* [Problem description]
Please transcribe the part of the SXSW film picks post below, starting with "The 2019 SXSW" and going on through "(out of 15)".

------ Passage provided ------

Skip to content

SXSW 2019 Film Festival: My Picks

The 2019 SXSW Film Festival starts next week and I’m thrilled to be attending this year for the very first time. Many thanks to SXSW and Rotten Tomatoes for this amazing opportunity. I’m furiously building my itinerary with plenty of great films, panels, interviews and new experiences. Follow me here and on my social media for all the details.

I would have to clone myself a dozen times to experience a significant chunk of SXSW has to offer. But alas there is only one of me. I did my best to curate a list of films that piqued my interest. I’m focusing primarily on documentaries, movies directed by women, Spanish-language cinema and indie films in general. 60 % of the films screening at SXSW are directed by women which is a fantastic feat. Here is how my current slate of films breaks down:

  • Documentaries: 9
  • Films Directed by Women: 9 (out of 15)
  • Narrative: 6
  • Spanish-Language: 3

Now on to my SXSW picks!

Sunset Over Mulholland Drive

  • Directed by Uli Gaulke
  • SXSW Documentary Spotlight

If you know me it’ll come to no surprise that this new documentary about residents of the Motion Picture & Television Fund home is my #1 pick. I’m a big champion for elderly and the residents of MPTF all have amazing stories to share about their contributions to the entertainment industry. I had the honor of visiting my friend Lillian Michelson at MPTF last year. Gaulke’s documentary follows a group of MPTF residents as they collaborate on new projects. I’ll be reviewing this one over at my classic film blog Out of the Past.

 

The Yellowknife dump. Still from the documentary Salvage.

Salvage

  • Directed by Amy C. Elliott
  • SXSW Documentary Spotlight

Elliott’s new documentary explores the open landfill of Yellowknife, Northwest Territories, Canada and the group of townspeople who salvage items from it. Yellowknife dump is one of the only open dumps in North America and regulations to control it pose a threat to the local community. I’m very curious to see what this film has to offer in terms of insights into what the objects we throw away have to say about us as a society. As they say, one man’s trash is another man’s treasure. Stay tuned as I’ll have an interview with the director as well as a review!

Trailer

 

Tread

  • Directed by Paul Solet
  • SXSW Documentary Feature Competition

What drives someone to the breaking point? Paul Solet’s new documentary Tread takes a look at Marvin Heemeyer, the Colorado man who in 2004 ran a fortified bulldozer through his hometown, systematically destroying homes and businesses. This bizarre case has always intrigued me and Solet’s film offers various perspectives in an attempt to answer the biggest question: why?

------ Dataset excerpt ------

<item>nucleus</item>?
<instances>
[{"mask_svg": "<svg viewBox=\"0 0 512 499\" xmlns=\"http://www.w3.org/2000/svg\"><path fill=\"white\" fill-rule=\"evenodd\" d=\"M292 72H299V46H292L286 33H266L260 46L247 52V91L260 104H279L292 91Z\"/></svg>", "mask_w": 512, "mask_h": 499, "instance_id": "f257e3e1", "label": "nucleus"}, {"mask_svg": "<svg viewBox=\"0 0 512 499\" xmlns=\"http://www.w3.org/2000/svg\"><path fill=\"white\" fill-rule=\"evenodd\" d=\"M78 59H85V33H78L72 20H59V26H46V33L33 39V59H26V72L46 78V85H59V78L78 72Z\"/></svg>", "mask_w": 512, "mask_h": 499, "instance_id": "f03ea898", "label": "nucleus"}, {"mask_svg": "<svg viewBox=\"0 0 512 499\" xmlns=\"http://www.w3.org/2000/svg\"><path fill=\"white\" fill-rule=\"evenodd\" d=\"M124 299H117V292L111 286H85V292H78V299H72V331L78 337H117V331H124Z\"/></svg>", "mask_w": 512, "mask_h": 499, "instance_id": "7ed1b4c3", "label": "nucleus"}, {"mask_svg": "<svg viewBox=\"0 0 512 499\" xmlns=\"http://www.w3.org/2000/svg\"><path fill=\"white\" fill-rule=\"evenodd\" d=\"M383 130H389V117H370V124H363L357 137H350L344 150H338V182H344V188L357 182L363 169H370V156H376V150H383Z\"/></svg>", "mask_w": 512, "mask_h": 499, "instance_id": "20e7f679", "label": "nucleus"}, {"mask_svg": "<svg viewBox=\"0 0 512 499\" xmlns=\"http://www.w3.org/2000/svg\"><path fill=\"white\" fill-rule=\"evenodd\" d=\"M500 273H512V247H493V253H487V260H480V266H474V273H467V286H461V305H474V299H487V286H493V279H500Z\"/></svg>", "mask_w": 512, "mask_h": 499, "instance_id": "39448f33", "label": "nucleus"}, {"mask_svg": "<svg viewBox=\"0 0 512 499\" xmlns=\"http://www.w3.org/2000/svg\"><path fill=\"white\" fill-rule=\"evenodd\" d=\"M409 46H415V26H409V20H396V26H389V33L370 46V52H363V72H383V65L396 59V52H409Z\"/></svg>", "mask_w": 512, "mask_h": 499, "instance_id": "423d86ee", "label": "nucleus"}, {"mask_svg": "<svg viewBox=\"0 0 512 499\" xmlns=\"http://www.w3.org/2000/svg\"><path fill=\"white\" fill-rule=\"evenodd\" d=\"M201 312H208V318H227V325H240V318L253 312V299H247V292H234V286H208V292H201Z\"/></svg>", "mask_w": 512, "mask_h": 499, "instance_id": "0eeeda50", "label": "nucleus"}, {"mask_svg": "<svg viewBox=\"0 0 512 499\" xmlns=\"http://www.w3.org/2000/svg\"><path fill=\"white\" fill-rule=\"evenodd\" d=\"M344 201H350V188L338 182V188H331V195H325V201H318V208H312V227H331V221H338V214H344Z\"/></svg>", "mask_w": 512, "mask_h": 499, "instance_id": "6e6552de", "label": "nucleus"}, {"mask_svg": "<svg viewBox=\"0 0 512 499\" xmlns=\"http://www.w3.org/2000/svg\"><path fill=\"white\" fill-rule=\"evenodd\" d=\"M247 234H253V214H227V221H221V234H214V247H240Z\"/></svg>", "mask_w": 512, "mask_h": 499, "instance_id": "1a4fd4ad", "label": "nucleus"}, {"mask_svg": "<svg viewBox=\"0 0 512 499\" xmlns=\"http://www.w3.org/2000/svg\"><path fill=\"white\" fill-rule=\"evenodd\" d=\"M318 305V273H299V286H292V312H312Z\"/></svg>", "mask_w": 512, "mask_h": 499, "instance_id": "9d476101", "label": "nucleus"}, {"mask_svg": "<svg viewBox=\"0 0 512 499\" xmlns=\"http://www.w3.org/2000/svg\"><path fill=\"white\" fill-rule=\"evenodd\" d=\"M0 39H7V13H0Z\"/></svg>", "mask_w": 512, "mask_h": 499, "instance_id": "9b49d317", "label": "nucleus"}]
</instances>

------

* [Exercise solution]
The 2019 SXSW Film Festival starts next week and I’m thrilled to be attending this year for the very first time. Many thanks to SXSW and Rotten Tomatoes for this amazing opportunity. I’m furiously building my itinerary with plenty of great films, panels, interviews and new experiences. Follow me here and on my social media for all the details.

I would have to clone myself a dozen times to experience a significant chunk of SXSW has to offer. But alas there is only one of me. I did my best to curate a list of films that piqued my interest. I’m focusing primarily on documentaries, movies directed by women, Spanish-language cinema and indie films in general. 60 % of the films screening at SXSW are directed by women which is a fantastic feat. Here is how my current slate of films breaks down:

  • Documentaries: 9
  • Films Directed by Women: 9 (out of 15)